La manovrina ha introdotto l’obbligo per gli intermediari degli affitti turistici, digitali e non, di raccogliere le tasse (al 21%) per conto dei proprietari di casa e versarle al Fisco.
L’Autorità si dice “pienamente consapevole che l’intervento del legislatore mira a realizzare un interesse pubblico di natura fiscale e a contrastare il fenomeno dell’evasione”. Ciò detto l’Antitrust sottolinea che “l’introduzione dei suddetti obblighi non appare proporzionata rispetto al perseguimento di tali finalità, in quanto si ritiene che le stesse potrebbero essere perseguite altrettanto efficacemente con strumenti che non diano al contempo luogo a possibili distorsioni concorrenziali nell’ambito interessato”.
In particolare, secondo l’Autorità, la misura rischia di “scoraggiare, di fatto, l’offerta di forme di pagamento digitale da parte di piattaforme che hanno semplificato e al contempo incentivato le transazioni online, contribuendo a una generale crescita del sistema economico”.
Il decreto legge n. 50/2017 – la manovra correttiva – ha introdotto una specifica disciplina fiscale per le locazioni brevi, ossia per i contratti di locazione di immobili a uso abitativo di durata non superiore a 30 giorni, stipulati, dal 1° giugno 2017, tra persone fisiche al di fuori dell’attività di impresa.
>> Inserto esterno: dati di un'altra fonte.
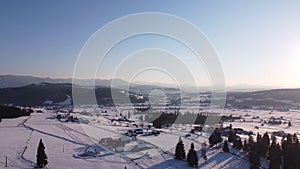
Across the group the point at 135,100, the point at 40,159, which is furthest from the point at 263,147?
the point at 135,100

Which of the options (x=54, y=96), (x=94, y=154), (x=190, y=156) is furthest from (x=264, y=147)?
(x=54, y=96)

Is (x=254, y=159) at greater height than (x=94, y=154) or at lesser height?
lesser

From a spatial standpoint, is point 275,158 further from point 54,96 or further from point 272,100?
point 272,100

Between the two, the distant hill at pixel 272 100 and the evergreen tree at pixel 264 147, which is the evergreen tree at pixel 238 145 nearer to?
the evergreen tree at pixel 264 147

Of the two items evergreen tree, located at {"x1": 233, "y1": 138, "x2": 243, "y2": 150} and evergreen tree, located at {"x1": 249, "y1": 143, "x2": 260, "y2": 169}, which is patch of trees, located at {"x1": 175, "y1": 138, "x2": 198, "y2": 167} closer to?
evergreen tree, located at {"x1": 249, "y1": 143, "x2": 260, "y2": 169}

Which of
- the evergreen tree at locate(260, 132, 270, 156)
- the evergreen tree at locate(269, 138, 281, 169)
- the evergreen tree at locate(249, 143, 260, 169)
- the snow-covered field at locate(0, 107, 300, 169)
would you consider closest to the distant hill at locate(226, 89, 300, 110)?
the evergreen tree at locate(260, 132, 270, 156)

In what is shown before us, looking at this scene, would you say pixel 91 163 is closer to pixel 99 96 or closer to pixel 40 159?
pixel 40 159

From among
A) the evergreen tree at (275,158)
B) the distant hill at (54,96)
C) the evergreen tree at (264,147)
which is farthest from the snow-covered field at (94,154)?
the distant hill at (54,96)

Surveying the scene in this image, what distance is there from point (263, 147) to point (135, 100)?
10570 centimetres

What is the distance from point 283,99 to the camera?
160 meters

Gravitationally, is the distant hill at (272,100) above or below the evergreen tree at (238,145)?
above

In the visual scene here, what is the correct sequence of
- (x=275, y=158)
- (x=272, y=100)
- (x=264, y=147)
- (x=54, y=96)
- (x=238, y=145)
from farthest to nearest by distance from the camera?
(x=272, y=100), (x=54, y=96), (x=238, y=145), (x=264, y=147), (x=275, y=158)

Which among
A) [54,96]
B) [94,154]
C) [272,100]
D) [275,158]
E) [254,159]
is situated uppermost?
[54,96]

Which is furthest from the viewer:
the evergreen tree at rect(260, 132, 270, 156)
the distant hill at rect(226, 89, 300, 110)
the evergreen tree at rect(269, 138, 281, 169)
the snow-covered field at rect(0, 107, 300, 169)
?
the distant hill at rect(226, 89, 300, 110)
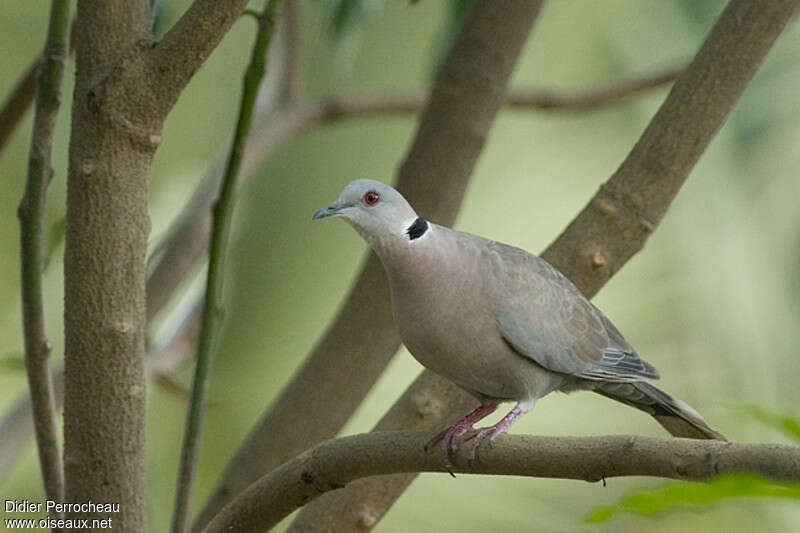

La guida spiega che per questi contratti, comprese le sublocazioni, il locatore può optare per il regime della cedolare secca assoggettando il reddito derivante dalla locazione all’imposta sostitutiva del 21% invece della tassazione ordinaria. I contratti possono essere conclusi direttamente dalle parti o tramite soggetti che esercitano attività di intermediazione immobiliare o mediante piattaforme online.
Lo scorso 18 ottibre invece il Tar del Lazio aveva detto no alla sospensione della tassa, respingendo con ordinanza le richieste cautelari fatte da Airbnb Ireland Unlimited Company e Airbnb Payments Uk Limited. Il Tar, tuttavia, si è riservato di approfondire, in fase di merito, “alcune questioni di rilevanza anche comunitaria”.
Tar si è espresso sul dispositivo introdotto nella manovra correttiva di primavera. Il giudice amministrativoha chiarito che le misure in contestazione “non si palesano discriminatorie laddove esse ragionevolmente si applicano, per la parte relativa agli obblighi di versamento, solo agli intermediari che intervengono nel pagamento del canone di locazione”. Inoltre, sul piano della comparazione tra i diversi interessi pubblici e privati coinvolti “appare comunque prevalente l’interesse pubblico al mantenimento degli effetti del provvedimento in esame, al quale peraltro gli altri operatori del mercato si sono già adeguati”.
Airbnb aveva fatto sapere “di dover valutare, a nostra tutela e in ragione dei motivi di urgenza, l’opportunità di portare il caso all’attenzione del Consiglio di Stato. Pur non concedendo la sospensiva, il Tar ha riconosciuto l’esistenza di aspetti meritevoli di ampia riflessione in sede di merito”.